** BEGIN Data shown **
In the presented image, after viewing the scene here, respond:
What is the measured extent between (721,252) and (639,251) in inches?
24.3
** END Data shown **
** BEGIN Data shown **
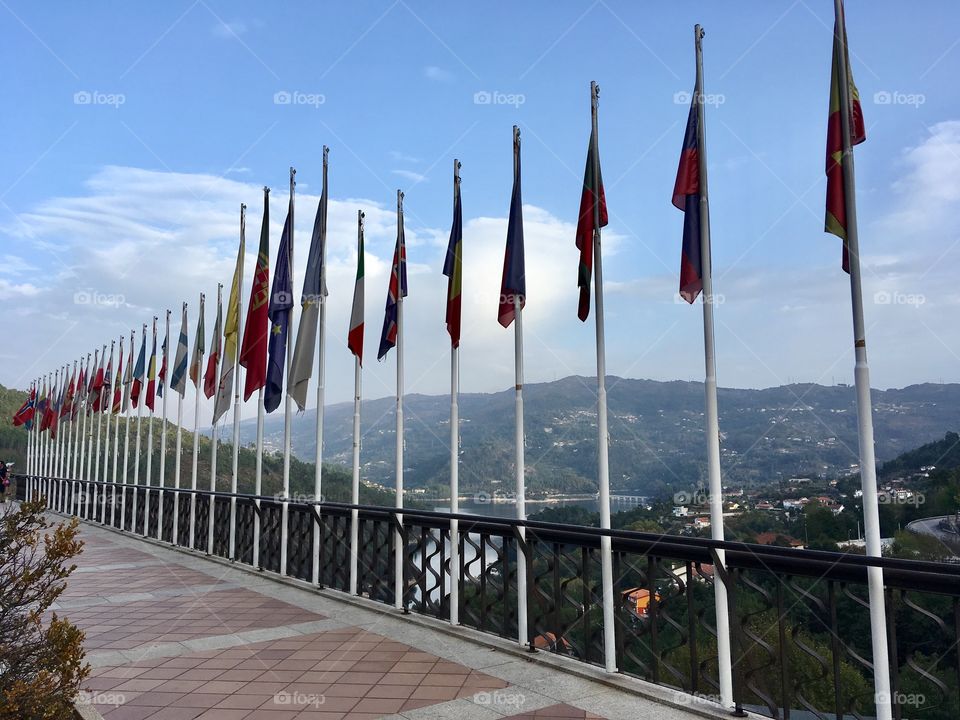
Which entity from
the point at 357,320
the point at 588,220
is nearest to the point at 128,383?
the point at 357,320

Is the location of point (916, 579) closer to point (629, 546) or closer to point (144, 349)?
** END Data shown **
** BEGIN Data shown **
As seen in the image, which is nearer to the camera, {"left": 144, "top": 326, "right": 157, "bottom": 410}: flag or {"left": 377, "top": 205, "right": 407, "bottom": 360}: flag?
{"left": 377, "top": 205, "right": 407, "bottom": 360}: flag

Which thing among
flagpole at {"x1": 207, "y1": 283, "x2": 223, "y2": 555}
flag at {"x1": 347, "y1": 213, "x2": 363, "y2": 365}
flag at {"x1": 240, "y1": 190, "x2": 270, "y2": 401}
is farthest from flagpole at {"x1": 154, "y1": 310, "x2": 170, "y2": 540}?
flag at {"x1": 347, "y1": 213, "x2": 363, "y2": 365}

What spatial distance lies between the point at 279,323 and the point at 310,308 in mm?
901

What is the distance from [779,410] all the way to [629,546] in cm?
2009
** END Data shown **
Your instructions ▸ Count the lines in the data above that contain the string "What". Reply with the number only.

Expected answer ▸ 3